-- PAGE start --
The second Pillar is the High Priestess, or “ritual chief”. (祭儀長) As the English name implies, this occupation belongs solely to women, and the Japanese name further indicates them responsible for every religious ceremony performed in the kingdom. The High Priestesses were thus in a similar leadership position to the knights for their sphere, in their case presiding over the priesthood. Their authority is exemplified best in the illustration of a robed woman standing over praying men as she recites scripture on the cover of Lothric’s braille holy book. A High Priestess was the spiritual leader of Lothric Castle and the country as a whole, making her the steward of knowledge on religious matters. Her influence extends far beyond that role, of course. In order to even enter the castle, we need to pass through the church that High Priestess Emma oversees and lives in. This is also the most direct route from the city gates where most traffic into and out of the castle would take place. In other words, the church is the gatekeeper to the royal government. And their grip on it is strong.

Whenever a new prince of Lothric is born, a High Priestesses is assigned as his wet nurse, making her the one primarily raising him to adulthood. This allows the Pillar to shape every potential heir to the throne to their liking, impressing piety upon the boys on top of teaching them their more secular royal duties. This is the reason that we can readily access Prince Lothric’s bedroom via a chapel lift — pews arranged as if to venerate those that would be coming to and from this elevator. Moreover, the metal doors to the prince’s chambers portray a praying priest, a knight, and a High Priestess. The latter was as much the voice behind the king as a Pillar supporting him. However, they were not without aid in this holy mission. For even ignoring the figure sandwiched between the clergy, the doors still give way to a hall flanked by statues of the knights.

Since the knights strengthened their ties with the ritual chiefs in response to the scholars acquiring the Grand Archives, Lothric Castle was built with the two Pillars’ facilities intertwined. The priests performed final rites for knights entombed at the back of the church or training grounds, elaborate quarters for the High Priestesses spanning between them. Both Pillars have thus intermingled to their mutual benefit from the start. Considering that a shrine to the firstborn immediately precedes the knights’ fancy library, its books probably concerned things like the country’s political and religious history, each text specifically handpicked by the priesthood. By restricting their education to such topics, the High Priestesses could promote their sensibilities and virtues, thereby fostering a sense of national pride and religious fervor in the kingdom’s military arm. This is likely the reason for also locating the Altar of Sunlight at the exit, subtly nudging knights into devoting themselves to the covenant of their heritage they just read about — from the sunlight medals all in the castle carry, it worked.
-- PAGE end --
-- RECORDS SHOWN start --
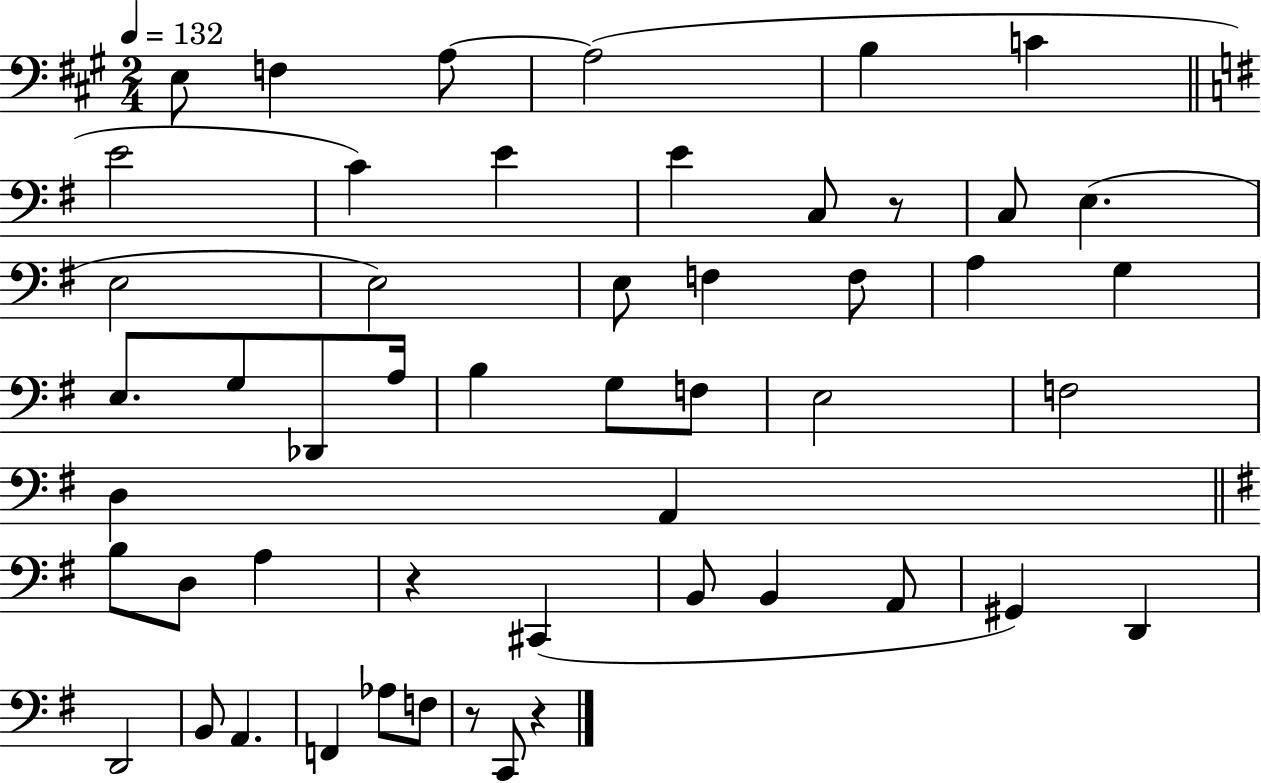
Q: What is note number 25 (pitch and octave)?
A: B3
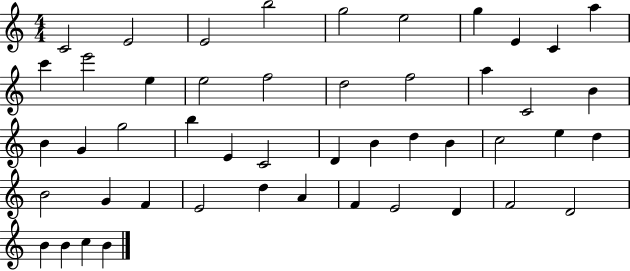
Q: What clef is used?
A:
-- RECORDS SHOWN end --
-- RECORDS SHOWN start --
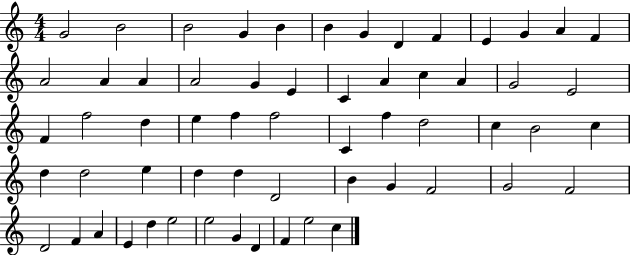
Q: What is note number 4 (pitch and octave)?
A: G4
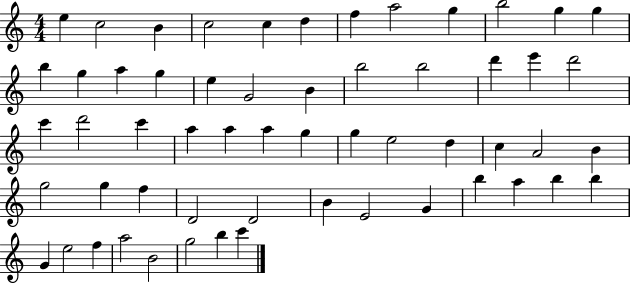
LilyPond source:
-- RECORDS SHOWN end --
## TASK
Please set down the part of the passage on Lothric's High Priestesses above, from "Whenever a new" up to and including "of the knights.", without changing a word.

## FULL SOLUTION
Whenever a new prince of Lothric is born, a High Priestesses is assigned as his wet nurse, making her the one primarily raising him to adulthood. This allows the Pillar to shape every potential heir to the throne to their liking, impressing piety upon the boys on top of teaching them their more secular royal duties. This is the reason that we can readily access Prince Lothric’s bedroom via a chapel lift — pews arranged as if to venerate those that would be coming to and from this elevator. Moreover, the metal doors to the prince’s chambers portray a praying priest, a knight, and a High Priestess. The latter was as much the voice behind the king as a Pillar supporting him. However, they were not without aid in this holy mission. For even ignoring the figure sandwiched between the clergy, the doors still give way to a hall flanked by statues of the knights.